#### [TEXT FOR ANALYSIS]
▼

Wellcome Trust Intermediate Clinical Fellow
Academic Division: Information Engineering
Research group: Computational and Biological Learning
Ben Seymour is a neuroscientist who studies how pain is processed in the brain. Pain acts both as a sensory signal and inherently invokes the emotion of aversiveness, offering a unique window into core processes of perception and action in the brain. In clinical contexts, chronic pain is poorly understood, but a major cause of disability.
Ben’s research has three themes. First, he builds computational models of pain perception and motivation, using theory from signal processing and control theory (reinforcement learning). Second, he does experimental work to test these theories, using human behavioural and neuroimaging experiments (fMRI). Finally, he does clinically orientated research that aims to understand how the pain system goes wrong in patients with chronic pain – for example by applying machine learning techniques to complex neurobiological data from patients. Ultimately, he aims to use these findings to develop new neuroengineering technologies to treat pain in chronic pain patients.

▲

#### [EXERCISE TASKS]
a – For each statement about the profile of Ben Seymour, answer yes or no according to the profile, quoting the exact words that decide it: (i) His experimental work uses fMRI. (ii) The profile says chronic pain is well understood in clinical contexts. (iii) His research has four themes.
b – Please translate this sentence from the profile of Ben Seymour into Spanish: "Ultimately, he aims to use these findings to develop new neuroengineering technologies to treat pain in chronic pain patients."
c – Proceed with the profile of Ben Seymour, the pain neuroscientist, by writing what would follow its last sentence.

#### [PROVIDED MATERIAL]
▼

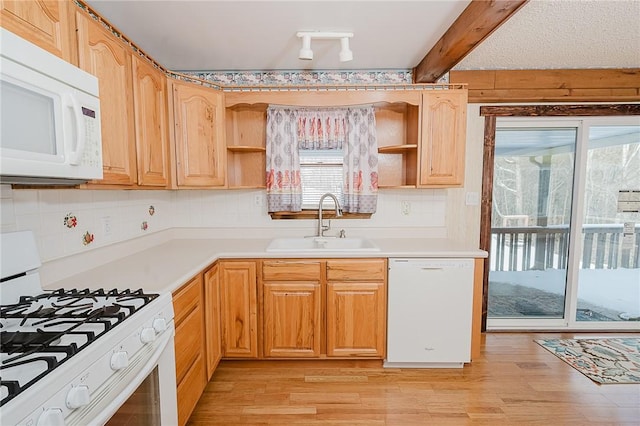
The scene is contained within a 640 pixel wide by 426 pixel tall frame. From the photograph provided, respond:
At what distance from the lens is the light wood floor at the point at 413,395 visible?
1.81m

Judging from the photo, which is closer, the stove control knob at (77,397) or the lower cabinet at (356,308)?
the stove control knob at (77,397)

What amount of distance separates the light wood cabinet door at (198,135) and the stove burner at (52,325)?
43.4 inches

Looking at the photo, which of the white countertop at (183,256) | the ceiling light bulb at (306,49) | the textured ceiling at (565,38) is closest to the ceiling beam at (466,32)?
the textured ceiling at (565,38)

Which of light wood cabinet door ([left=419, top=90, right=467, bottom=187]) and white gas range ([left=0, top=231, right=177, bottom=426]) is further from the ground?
light wood cabinet door ([left=419, top=90, right=467, bottom=187])

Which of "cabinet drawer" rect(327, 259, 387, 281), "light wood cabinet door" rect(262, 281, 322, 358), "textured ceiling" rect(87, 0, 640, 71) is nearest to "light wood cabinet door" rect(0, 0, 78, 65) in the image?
"textured ceiling" rect(87, 0, 640, 71)

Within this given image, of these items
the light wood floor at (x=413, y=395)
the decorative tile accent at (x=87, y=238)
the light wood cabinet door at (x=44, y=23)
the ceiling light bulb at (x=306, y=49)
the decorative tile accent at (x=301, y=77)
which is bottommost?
the light wood floor at (x=413, y=395)

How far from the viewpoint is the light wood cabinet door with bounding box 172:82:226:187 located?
219 centimetres

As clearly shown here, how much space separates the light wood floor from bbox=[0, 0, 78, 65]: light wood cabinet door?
1971 mm

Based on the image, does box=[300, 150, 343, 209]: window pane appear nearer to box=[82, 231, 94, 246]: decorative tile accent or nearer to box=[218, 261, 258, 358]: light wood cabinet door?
box=[218, 261, 258, 358]: light wood cabinet door

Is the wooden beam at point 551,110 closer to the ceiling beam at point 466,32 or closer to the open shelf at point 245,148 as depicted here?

▲

#### [TASK-BY-TASK ANSWERS]
a –
(i) Yes: "using human behavioural and neuroimaging experiments (fMRI)".
(ii) No: "In clinical contexts, chronic pain is poorly understood, but a major cause of disability."
(iii) No: "Ben’s research has three themes."

b – En última instancia, su objetivo es utilizar estos hallazgos para desarrollar nuevas tecnologías de neuroingeniería para tratar el dolor en pacientes con dolor crónico.

c –
Ben also oversees a major collaboration with the Center for Information and Neural Networks (part of the National Institute of Communications Technology) in Osaka. This is the largest specialised neurotechnology research institute in Japan.
Ben is pleased to consider applications from potential doctoral and post-doctoral researchers – please see his lab webpage.
- Principal Investigator at the Center for Information and Neural Networks (CiNet), Osaka, Japan.
- Affiliate Principal Investigator at the Behavioural and Clinical Neuroscience Institute in the Department of Psychology (BCNI), Cambridge University.
Ben is neurologist and neuroscientist. He undertook his clinical training in hospitals in Manchester, London and Cambridge, and completed his specialist training as a consultant neurologist in 2012. He now holds an honorary contract at Addenbrookes Hospital. He did doctoral research training at UCL in the lab of Ray Dolan and Karl Friston (2002-2007), where he continued as an honorary lecturer until 2012, until being awarded a Wellcome Trust Intermediate Clinical Fellowship based at the Computational and Biological Learning Lab (CBL).